» **What you should do**
Copy out all of the data below word for word, keeping every line as it appears.

===== Information supplied =====

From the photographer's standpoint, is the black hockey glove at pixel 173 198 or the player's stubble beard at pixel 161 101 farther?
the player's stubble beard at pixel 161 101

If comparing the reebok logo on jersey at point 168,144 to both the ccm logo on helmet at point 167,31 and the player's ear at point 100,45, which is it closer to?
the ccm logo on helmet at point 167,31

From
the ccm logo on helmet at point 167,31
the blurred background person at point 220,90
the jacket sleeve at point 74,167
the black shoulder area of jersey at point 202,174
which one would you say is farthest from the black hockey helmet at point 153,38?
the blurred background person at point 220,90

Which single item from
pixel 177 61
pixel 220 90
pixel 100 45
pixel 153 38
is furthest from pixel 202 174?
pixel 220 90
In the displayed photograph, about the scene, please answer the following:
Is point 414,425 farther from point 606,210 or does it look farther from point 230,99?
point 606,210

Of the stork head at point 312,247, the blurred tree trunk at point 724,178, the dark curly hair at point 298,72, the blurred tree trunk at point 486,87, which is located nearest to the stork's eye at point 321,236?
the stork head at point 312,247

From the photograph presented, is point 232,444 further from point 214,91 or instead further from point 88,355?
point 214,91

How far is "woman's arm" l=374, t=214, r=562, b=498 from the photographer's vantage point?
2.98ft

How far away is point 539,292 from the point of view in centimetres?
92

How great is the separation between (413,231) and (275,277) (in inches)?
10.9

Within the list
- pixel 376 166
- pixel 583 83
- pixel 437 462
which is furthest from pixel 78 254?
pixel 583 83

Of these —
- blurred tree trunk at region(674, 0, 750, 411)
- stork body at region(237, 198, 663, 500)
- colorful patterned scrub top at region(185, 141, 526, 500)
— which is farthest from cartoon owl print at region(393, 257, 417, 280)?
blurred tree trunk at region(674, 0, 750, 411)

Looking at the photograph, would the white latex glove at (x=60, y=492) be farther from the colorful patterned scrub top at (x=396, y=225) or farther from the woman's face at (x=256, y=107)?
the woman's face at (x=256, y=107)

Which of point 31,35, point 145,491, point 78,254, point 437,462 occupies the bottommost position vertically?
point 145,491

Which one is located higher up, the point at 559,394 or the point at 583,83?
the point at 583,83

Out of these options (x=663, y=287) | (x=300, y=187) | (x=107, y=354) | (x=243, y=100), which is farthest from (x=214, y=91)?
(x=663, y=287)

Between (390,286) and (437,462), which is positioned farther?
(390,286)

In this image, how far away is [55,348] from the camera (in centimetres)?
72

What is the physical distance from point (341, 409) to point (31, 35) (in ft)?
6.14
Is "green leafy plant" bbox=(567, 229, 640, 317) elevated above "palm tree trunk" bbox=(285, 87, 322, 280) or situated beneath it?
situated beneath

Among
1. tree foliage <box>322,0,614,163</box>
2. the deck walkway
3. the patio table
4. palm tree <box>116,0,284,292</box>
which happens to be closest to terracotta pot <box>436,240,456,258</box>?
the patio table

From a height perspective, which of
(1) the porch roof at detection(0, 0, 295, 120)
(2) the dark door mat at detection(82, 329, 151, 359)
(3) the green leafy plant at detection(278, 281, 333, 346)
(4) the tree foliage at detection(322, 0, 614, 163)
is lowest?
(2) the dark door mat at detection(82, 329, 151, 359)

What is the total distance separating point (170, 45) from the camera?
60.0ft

=====

» **Finished answer**
From the photographer's standpoint, is the black hockey glove at pixel 173 198 or the player's stubble beard at pixel 161 101 farther?
the player's stubble beard at pixel 161 101

If comparing the reebok logo on jersey at point 168,144 to both the ccm logo on helmet at point 167,31 and the player's ear at point 100,45, which is it closer to?
the ccm logo on helmet at point 167,31

From
the ccm logo on helmet at point 167,31
the blurred background person at point 220,90
the jacket sleeve at point 74,167
the black shoulder area of jersey at point 202,174
which one would you say is farthest from the black hockey helmet at point 153,38?
the blurred background person at point 220,90

Which single item from
pixel 177 61
pixel 220 90
pixel 100 45
pixel 153 38
is furthest from pixel 202 174?
pixel 220 90
In the displayed photograph, about the scene, please answer the following:
Is point 414,425 farther from point 606,210 or does it look farther from point 230,99?
point 606,210

Of the stork head at point 312,247, the blurred tree trunk at point 724,178, the dark curly hair at point 298,72, the blurred tree trunk at point 486,87, which is located nearest to the stork's eye at point 321,236?
the stork head at point 312,247

From the photograph presented, is point 232,444 further from point 214,91 or instead further from point 88,355?
point 214,91

How far is "woman's arm" l=374, t=214, r=562, b=498 from the photographer's vantage point?
2.98ft

How far away is point 539,292 from the point of view in centimetres?
92

How great is the separation between (413,231) and (275,277) (in inches)?
10.9

Within the list
- pixel 376 166
- pixel 583 83
- pixel 437 462
which is furthest from pixel 78 254?
pixel 583 83

Of these —
- blurred tree trunk at region(674, 0, 750, 411)
- stork body at region(237, 198, 663, 500)
- colorful patterned scrub top at region(185, 141, 526, 500)
— which is farthest from cartoon owl print at region(393, 257, 417, 280)?
blurred tree trunk at region(674, 0, 750, 411)

Looking at the photograph, would the white latex glove at (x=60, y=492) be farther from the colorful patterned scrub top at (x=396, y=225) or farther from the woman's face at (x=256, y=107)?
the woman's face at (x=256, y=107)

Which of point 31,35, point 145,491, point 78,254, point 437,462 occupies the bottommost position vertically?
point 145,491

Which one is located higher up, the point at 559,394 or the point at 583,83?
the point at 583,83

Out of these options (x=663, y=287) | (x=300, y=187) | (x=107, y=354) | (x=243, y=100), which is farthest from (x=214, y=91)?
(x=663, y=287)

Between (390,286) and (437,462), which is positioned farther?
(390,286)

In this image, how far away is [55,348] from the camera (in centimetres)?
72

What is the physical distance from point (341, 409) to point (31, 35) (in ft)?
6.14
Is "green leafy plant" bbox=(567, 229, 640, 317) elevated above "palm tree trunk" bbox=(285, 87, 322, 280) or situated beneath it?
situated beneath

Among
1. tree foliage <box>322,0,614,163</box>
2. the deck walkway
3. the patio table
4. palm tree <box>116,0,284,292</box>
which happens to be closest to terracotta pot <box>436,240,456,258</box>?
the patio table

From a height perspective, which of
(1) the porch roof at detection(0, 0, 295, 120)
(2) the dark door mat at detection(82, 329, 151, 359)
(3) the green leafy plant at detection(278, 281, 333, 346)
(4) the tree foliage at detection(322, 0, 614, 163)
is lowest?
(2) the dark door mat at detection(82, 329, 151, 359)

What is the total distance separating point (170, 45) from the camera?
60.0ft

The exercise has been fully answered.